Hexenverfolgung in Verden
Veröffentlicht von Thomas Schuster in Niedersachsen · Dienstag 29 Okt 2024 · 3:15
Tags: Verden, Hexenverfolgung, Johanniskirche
Tags: Verden, Hexenverfolgung, Johanniskirche
Im Zeitraum von 1517 bis 1683 fanden in Verden Hexenverfolgungen und Prozesse statt, an der 80 Frauen und neun Männer der Hexerei beschuldigt worden sind. Davon wurden 26 Frauen und 6 Männer verbrannt.
Das jüngste Opfer war die 15jährige (vermutlich nervenkranke) Margarethe Sievers, die Tochter eines Steinhauers, die von den eigenen Eltern angezeigt wurde.
„… Die Tochter des Steinhauers der Stadt wohnte mit ihrem Vater und ihrer Stiefmutter am Mühlentor in Verden an der Aller. Im Januar 1616 hatte sich das Mädchen so gebärdet, als sei sie vom "Teufel leibhaftig besessen" gewesen. Das geht aus Materialien des Vereins für Regionalgeschichte Verden hervor, dem historische Dokumente vorliegen. Ihr Verhalten lässt sich vermutlich auf Epilepsie zurückführen. Doch ihr furchtbares Schicksal nahm seinen Lauf. …
Margarethe Sievers musste mehrfach vor dem Kirchenaltar in Gegenwart der Gemeinde beten und geistliche Psalmen singen, um sich den Teufel austreiben zu lassen. Ihr Zustand habe sich zwar verbessert, doch im August 1616 lief die 15-Jährige von zu Hause weg. Für ihren Vater und ihre Stiefmutter der Beweis, dass der Teufel sie geholt hatte. …
Im September 1616 zeigten sie das Verschwinden ihrer Tochter beim Domkapitel, einem Kollegium von Priestern, an und behaupteten, dass Margarethe schon vor Jahren einen Pakt mit dem Teufel eingegangen sei. Als die 15-Jährige im Januar 1617 im damaligen Fürstentum Lüneburg gefunden wurde, wurde sie zurück nach Verden gebracht und dort verhaftet. Sie musste sich einem peinlichen Verhör unterziehen – der in der Frühen Neuzeit üblichen Folter. Dabei gestand sie, dass der Teufel sie durch "die Luft hinweggeführt" habe, und bestätigte damit die Anschuldigungen ihrer Eltern – Margarethe galt als Hexe.
Die Beweislage schien eindeutig, sodass die Juristen im Februar 1617 zu dem Urteil kamen, die Jugendliche hinzurichten. Weil sie aber noch jung war, entschied man sich für eine "mildere" Methode: "Mit dem Schwerdt vom Leben zum Tode zurichten folgends aber deroselben Cörper anderen zum abschewlichen exempel mit fewer zuverbrennen sei", heißt es in den Dokumenten des Vereins für Regionalgeschichte Verden. Das Mädchen sollte also enthauptet und anschließend verbrannt werden.

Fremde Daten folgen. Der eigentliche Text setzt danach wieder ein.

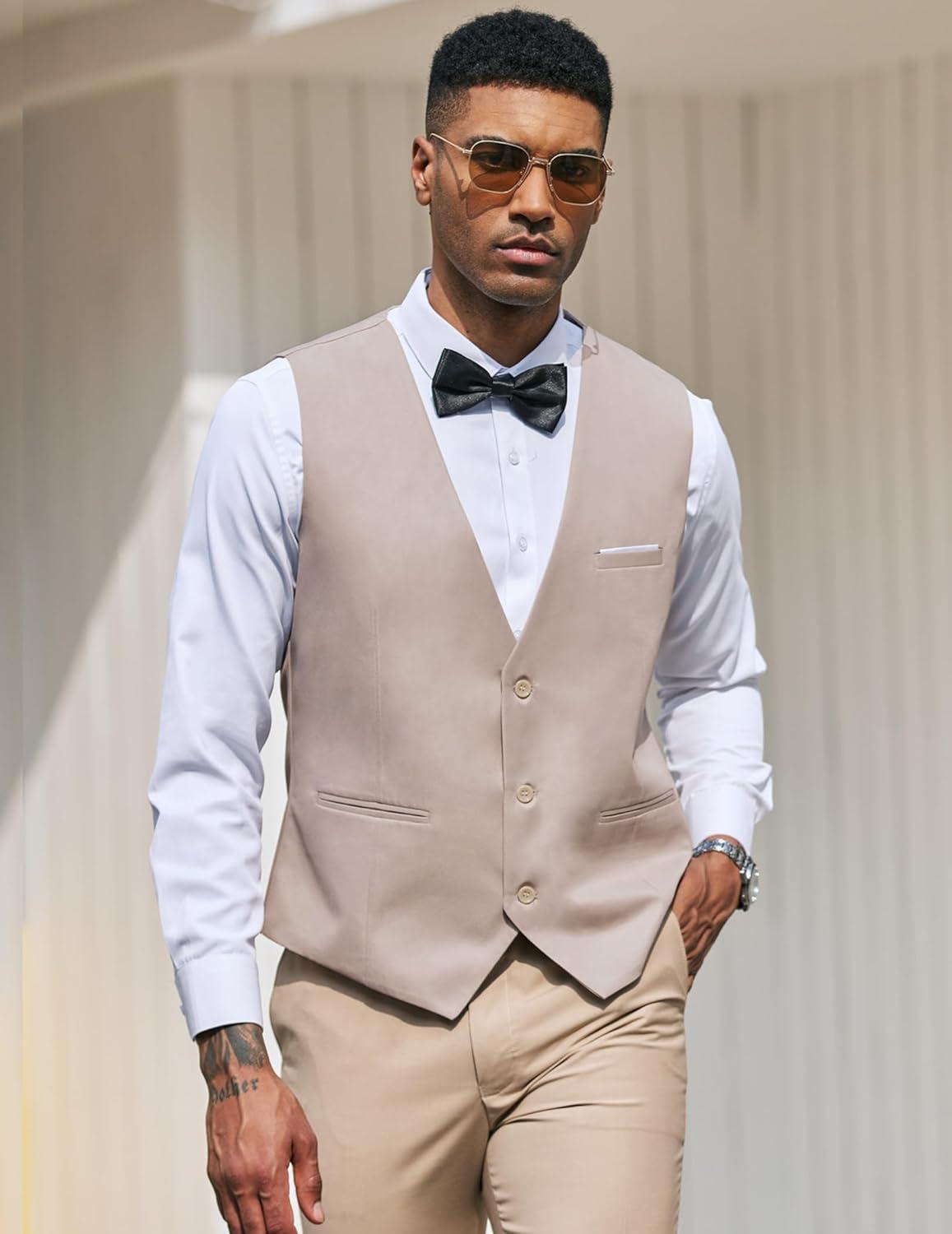 imageCOOFANDY Mens Suit Vest Slim Fit Formal Dress Waistcoat Casual Business Vests for Suit or TuxedoBeige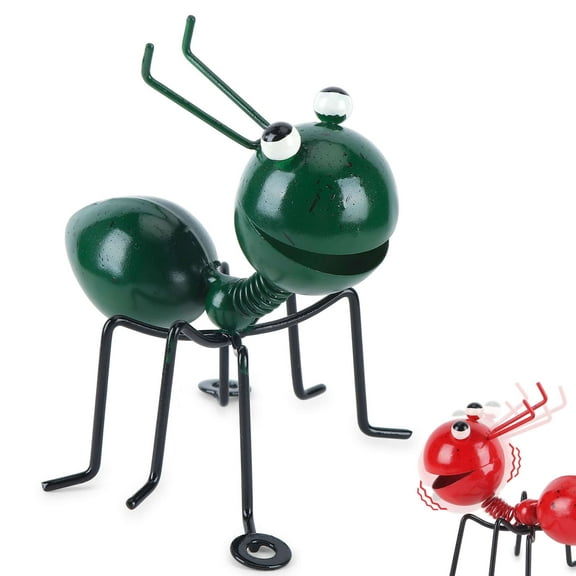 Gustave Small Metal Ant Sculpture Garden Decor 3D Cute Ants Ornament Statues Hanging Wall Art for Outdoor Yard Lawn Home Desktop Decoration, Green
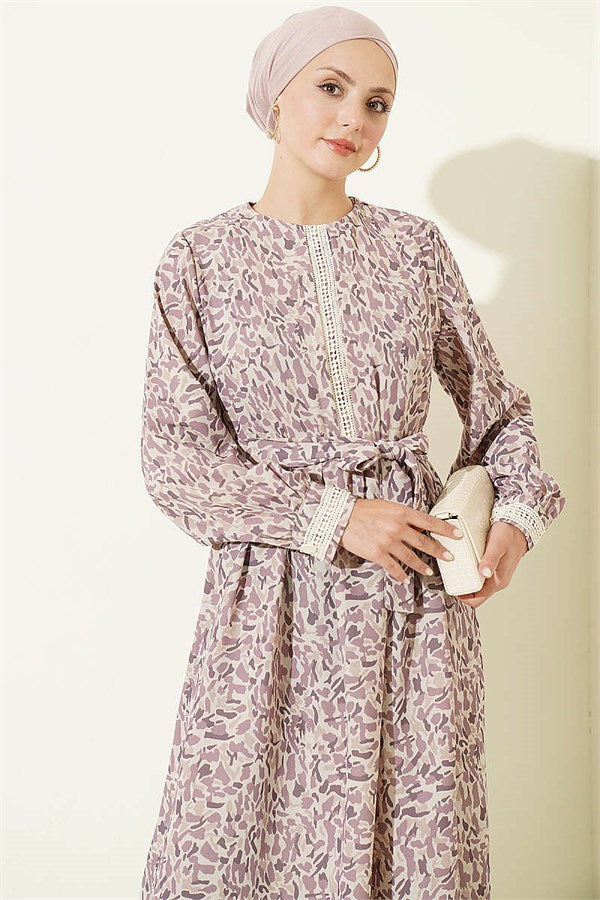 Ankle Lace Detail Dress Lilac
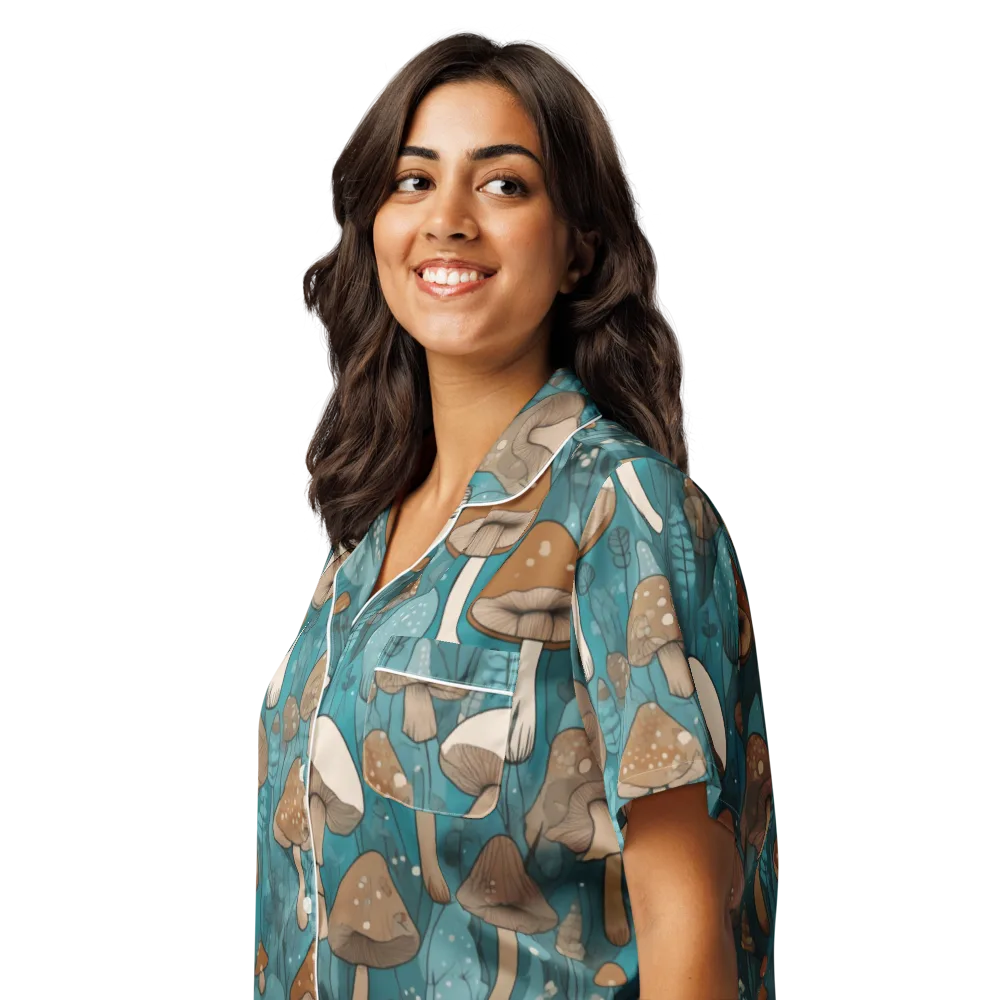 Teal Toadstool on Women's Short Sleeve Pajama Top — Left Front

Doch das Domkapitel ließ sich Zeit mit der Hinrichtung, denn in vorangegangenen Verhören hatte Margarethe selbst vier adelige Frauen der Hexerei beschuldigt. Eine von ihnen konnte fliehen, die drei anderen wurden verhaftet und der Wasserprobe unterzogen, die sie nicht bestanden. Dabei versenkte man eine über Kreuz gefesselte Hexe in kaltem Wasser und wenn sie schwamm, galt sie als überführt. …
Die angeklagten Hexen wurden dann so brutal gefoltert, dass sie in ihren Gefängniszellen starben. Doch die Gutachter stellten fest, dass der Teufel ihnen den Hals gebrochen haben musste. Das Domkapitel hatte nun Bedenken, der Teufel würde inhaftierten Hexen ins Gefängnis folgen und sie töten. Deshalb wurde die verhaftete Margarethe aus dem Gefängnis "zu errettunge ihrer Seelenheyl und fähligkeit" entlassen und in ihrem Elternhaus angekettet.
Beim peinlichen Halsgericht, der öffentlichen Gerichtssitzung, bei der Margarethe im März 1618 schließlich auch formell zum Tode verurteilt wurde, rief die mittlerweile 16-Jährige laut die Namen der vier adeligen Frauen in die Menge, die sie der Zauberei beschuldigt hatte – erbost darüber, dass die Namen in der verlesenen Urgicht fehlten und dass den Adeligen nicht schon vorher der Prozess gemacht wurde. Margarethe Sievers wurde schließlich vor dem Neuen Tor in Verden am Galgen enthauptet, bevor ihr Körper verbrannt wurde.“
Die schwedische Königin Christina verbot erst im Jahre 1649 die Hexenprozesse, zu deren Königreich nun auch Verden gehörte.